By appointment with the eclusier the previous evening, Spot on 0900 we motored slowly into
the lock spot on 0900 and were calm but apprehensive – scared in other words. When the massive doors close behind the
boat you are in a huge dark cavern with slimy dripping walls and with a huge
powerful waterfall about to be unleashed from a great height yards in front of
the boat from the lock above. The experienced lockkeeper had lowered a hook on
a line and hauled up our mooring ropes, passed them round an unseen bollard way
above our heads, and passed the fore and aft lines back to us to hang on to.
Fortunately we are all alone in the lock with plenty of space should we need
it. As the eclusier gradually opens
the paddles a waterspout forms and gives Sue a gentle shower as a torrent of
water hits the bows where Sue stands grimly holding the line to stop the boat
from bucking around. She hauls on her rope to take up the slack as we rise
slowly skywards. I glance upwards where a sea of faces looks down from behind a
restraining barrier, as tourists – cyclers and hikers mainly - stop on the
towpath to gawp at this dramatic spectacle, just as we had done the previous
day on our recce to check it out. Forewarned is forearmed.
Once
through, we enter directly into the second lock and in turn out on to a canal
bridge, similar to the Pont Canal at Briare, but this one goes over the wide
course of the river Allier, again with a sheer drop on both sides. So a 3-in-1
experience but smoothly done thanks to a cheerful and experienced lockkeeper.

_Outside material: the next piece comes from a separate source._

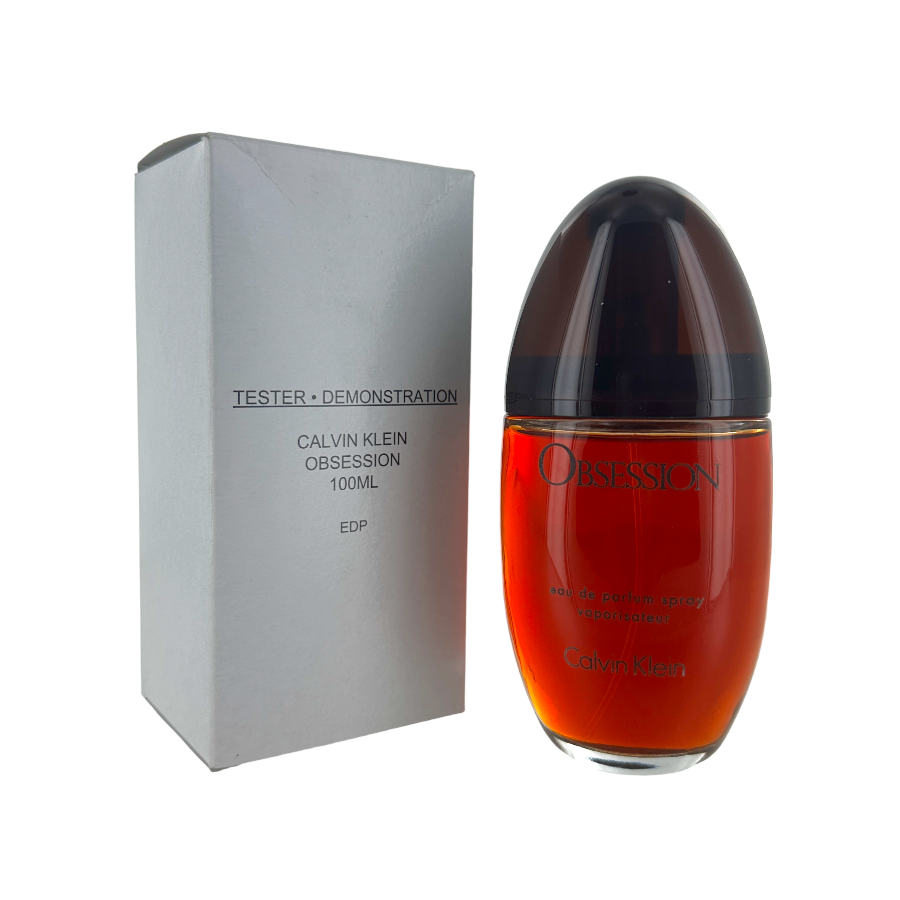 Obsession Perfume (W) EDP Tester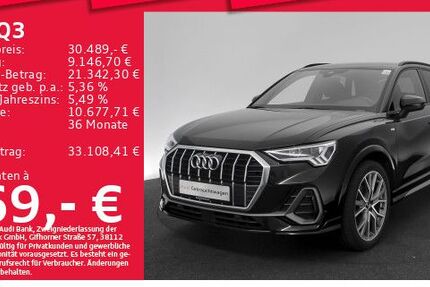 Audi Q3 67.613 km 29.852 &euro; München 80935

We glide off the end of the canal bridge and back on to the Canal lateral a la
Loire direction Nemours.
The
day is yet young and with the bonus of a 20 kms run without locks we make good
progress and to decide to bypass the turn off the link canal to Nemours and
carry on towards Decize where we will
turn north on the Nivernais canal, and eventually home to St. Florentin.
But
it was not to be as simple as that.
That
afternoon we pull in at a pretty mooring in a little village called Fleury-
sur- Loire where a Guingette tent has
been erected on the wide grassy banks so we knew we could get a meal that
night, and hopefully a cold beer as well.
Then
the bad news. An Aussie-manned rental boat we had spoken with earlier that day
came in and moored to the bank in front of us. The guy announced he had just
made it through the nearby lock as the canal had been closed due to an accident
further down the line. Later a VNF (Voies Navigables de France) van pulled up
and announced that an accident in a lock beyond Decize had damaged the lock
gates AND the masonry wall and it may take a month to repair. In the meantime
40kms of canal was closed until the damage had been surveyed and we would be
updated in due course.
So
near and so far- we were less than one days travel away from the turning off
this canal at Decize to go north up the Nivernais which had been one of the
things we had been most looking forward to as we had never travelled the lower
section of the Nivernais before, and it would lead us towards home.
Not
knowing how long our meagre supplies would last – surely we wouldn’t be
stranded there a month?- we ate a meal at the guingette that night, worried
that we would have to have some sort of plan B if that were the case.
How
would I get back to the car 3 hours drive away from this remote village? I
would have to leave Sue and Laddie and then come back for them, even if I could
find a station and a train, with a rail strike in progress. Then what? Could we
leave the boat here unguarded? But then where would we stay? Hotel or return to
England?– both expensive, but then we
would have to come back again when the canal was opened. No immediate solutions
came to mind.
Next
morning started with worse news. Laddie and I set off on foot to explore this
tiny village and find the shop and/or some bread and croissants. I spotted a
local and asked the question, and -yes, you’ve guessed it- ‘en vacances monsieur! the nearest boulangerie
is 5 or 6 kilometres away.’ Coco-Pops again then laddie.